涌井復帰シフトだ 急きょ球場変更し西武Dで2軍戦

[ 2012年6月20日 06:00 ]

<イースタン西・D>雨の中、力投する涌井

 女性とのトラブルが週刊誌で報じられたことを理由に出場選手登録を外れた西武・涌井秀章投手(25)が19日、イースタン・リーグのDeNA戦(西武第2)に先発。「謹慎」解除後初の実戦登板だったが、打者3人に投げたところで降雨ノーゲームとなった。

 20日に西武第2球場で予定された同カードも雨模様のため、渡辺久信監督(46)の要請で急きょ西武ドームに球場を変更。涌井は抑えとして連投テストを行う。

 約1カ月ぶりの実戦となった涌井は先頭の啓二朗をカーブで遊ゴロに打ち取った。続く渡辺には中前へ運ばれ、3番・内藤に初球を投げたところで雨天中止に。打者3人、わずか9球…。翌20日の雨予報を見越して2試合分の2イニングを予定していたが、計算が狂った。

 待望の守護神の実戦復帰戦。視察した渡辺監督はこのままでは引き下がらず、迅速な行動に打って出た。中止と同時に「西武ドームは空いているから、何とかイースタンの試合をこっちでやれないか」と球団側に打診。球団も日本野球機構(NPB)に申請し、急きょ球場が本拠地の西武ドームに変更された。さらに有料試合として開催されることも決まった。

 異例の待遇の背景には救援陣の防御率が12球団ワーストの5・44という惨状がある。渡辺監督は涌井をリーグ戦が再開する22日のオリックス戦(大宮)から抑えで起用する意向。その期待を背負う涌井も復帰前に連投テストを希望し、球場変更に至った。それに伴い、西武ドームで予定された1軍の全体練習は室内練習場が隣接する西武第2球場に変更。抑え不在から抜け出すため涌井の実戦調整を最重要視し、守護神復帰をバックアップした。

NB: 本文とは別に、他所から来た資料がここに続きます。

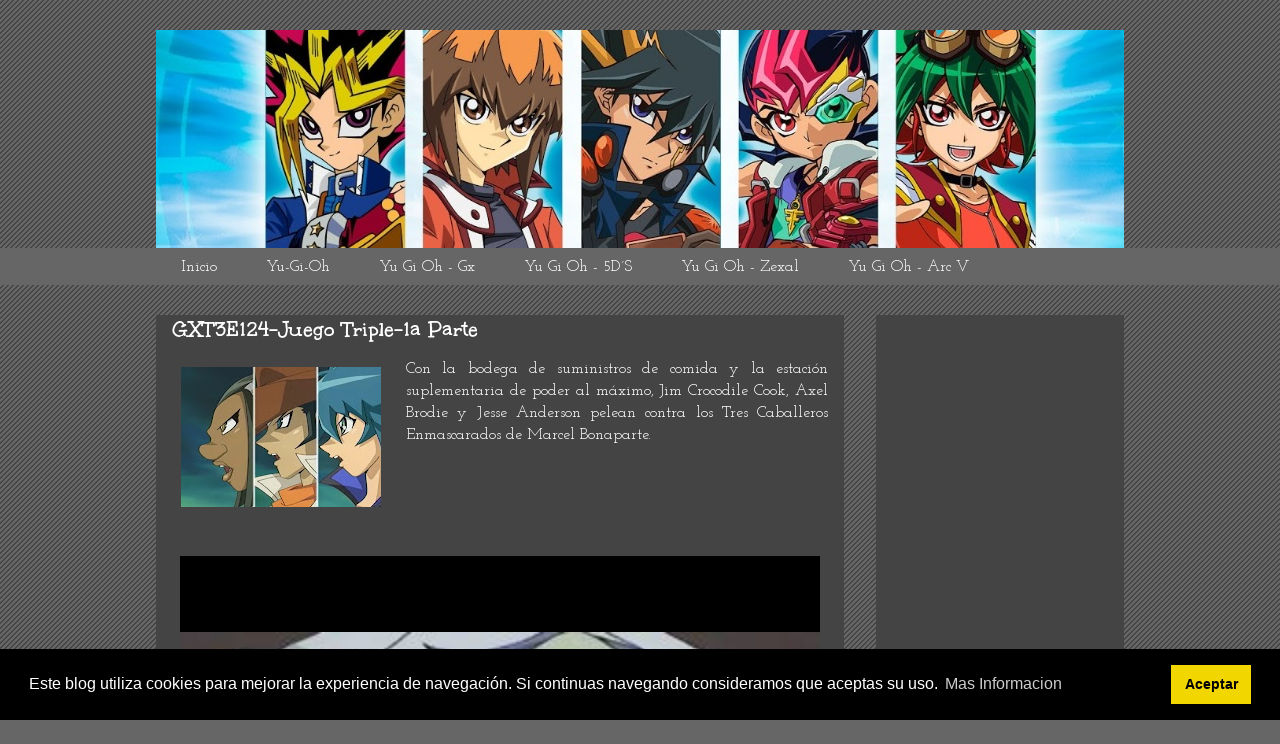

--- FILE ---
content_type: text/html; charset=UTF-8
request_url: https://www.blogger.com/video.g?token=AD6v5dyDK_cyBj9XJRBYCy4Zv4cdCzG0rPK7dfvIOpev1apKhrsII58Vz3fs8YpyGtFCUIMj1S9lMlapA7TeokiNLKHQxCJiOBK_00dTGSx-vAMw06a8nRSZqlvQH4XP-d0SkUKnB6c
body_size: 411
content:
<!DOCTYPE HTML PUBLIC "-//W3C//DTD HTML 4.01//EN" "http://www.w3.org/TR/html4/strict.dtd"><html dir="ltr"><head><style type="text/css">
        body,
        .main,
        #videocontainer,
        .thumbnail-holder,
        .play-button {
          background: black;
          height: 100vh;
          margin: 0;
          overflow: hidden;
          position: absolute;
          width: 100%;
        }

        #videocontainer.type-BLOGGER_UPLOADED .thumbnail-holder {
          background-size: contain;
        }

        .thumbnail-holder {
          background-repeat: no-repeat;
          background-position: center;
          z-index: 10;
        }

        .play-button {
          background: url('https://www.gstatic.com/images/icons/material/system/1x/play_arrow_white_48dp.png') rgba(0,0,0,0.1) no-repeat center;
          cursor: pointer;
          display: block;
          z-index: 20;
        }
      </style>
<script type="text/javascript">
        var VIDEO_CONFIG = {"thumbnail":"https://i9.ytimg.com/vi_blogger/Ry7xU5G2Gvc/1.jpg?sqp=CP2I-ssGGPDEAfqGspsBBgjAAhC0AQ&rs=AMzJL3md1henp9hHWWwAfHRCnG5tFxxVAQ","iframe_id":"BLOGGER-video-472ef15391b61af7-8660","allow_resize":false,"streams":[{"play_url":"https://rr5---sn-vgqsrnd7.googlevideo.com/videoplayback?expire=1769927933&ei=fYR-aYijF4vq_tcPvrvPwQg&ip=18.188.234.24&id=472ef15391b61af7&itag=18&source=blogger&xpc=Egho7Zf3LnoBAQ%3D%3D&cps=320&met=1769899133,&mh=LR&mm=31&mn=sn-vgqsrnd7&ms=au&mv=u&mvi=5&pl=23&rms=au,au&susc=bl&eaua=J4u3jgVranU&mime=video/mp4&vprv=1&rqh=1&dur=1434.993&lmt=1529169104207524&mt=1769897290&sparams=expire,ei,ip,id,itag,source,xpc,susc,eaua,mime,vprv,rqh,dur,lmt&sig=AJEij0EwRQIgAsoUmgV73rr5CZj7w8EMsMwtUxmAg7gRRccLAW2ViXICIQDOB7cMglH_uCSNedJ9yoIq9HorQu_onQYDovg2fO7nJA%3D%3D&lsparams=cps,met,mh,mm,mn,ms,mv,mvi,pl,rms&lsig=APaTxxMwRgIhAKTA9uXR75hK9iBtzMbWcMxJI8VlTWOdhBbpyb3TVLvjAiEA9TjMGJub46kHvsr4PZBRIUSyUPanS1znL11qJmXRE6c%3D","format_id":18}]}
      </script></head>
<body><div class="main"><div id="videocontainer" class="type-BLOGGER_UPLOADED"><div class="thumbnail-holder"></div>
<div class="play-button"></div></div></div>
<script type="text/javascript" src="https://www.blogger.com/static/v1/jsbin/3245339219-video_compiled.js"></script>
</body></html>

 涌井は「9球では正直分からない。グラウンドもぬかるんでいたし」と振り返った。ただ、実質的な謹慎だったこの1カ月は打者に対して投げておらず「試合でのピッチングで微妙に力が入った」と、いくらかは感覚がよみがえったようだ。球場変更となったことに「第2で投げるよりも本拠地で投げる方がいい」と配慮に感謝した。

 チームは借金5で5位。上位浮上の鍵は涌井が握っている。「(あすは)最後に投げさせてもらえるので(展開にかかわらず)勝ち試合のつもりでいく。きょう不安なく投げられたから大丈夫」。エースはこれ以上ない舞台で、首脳陣を安心させる。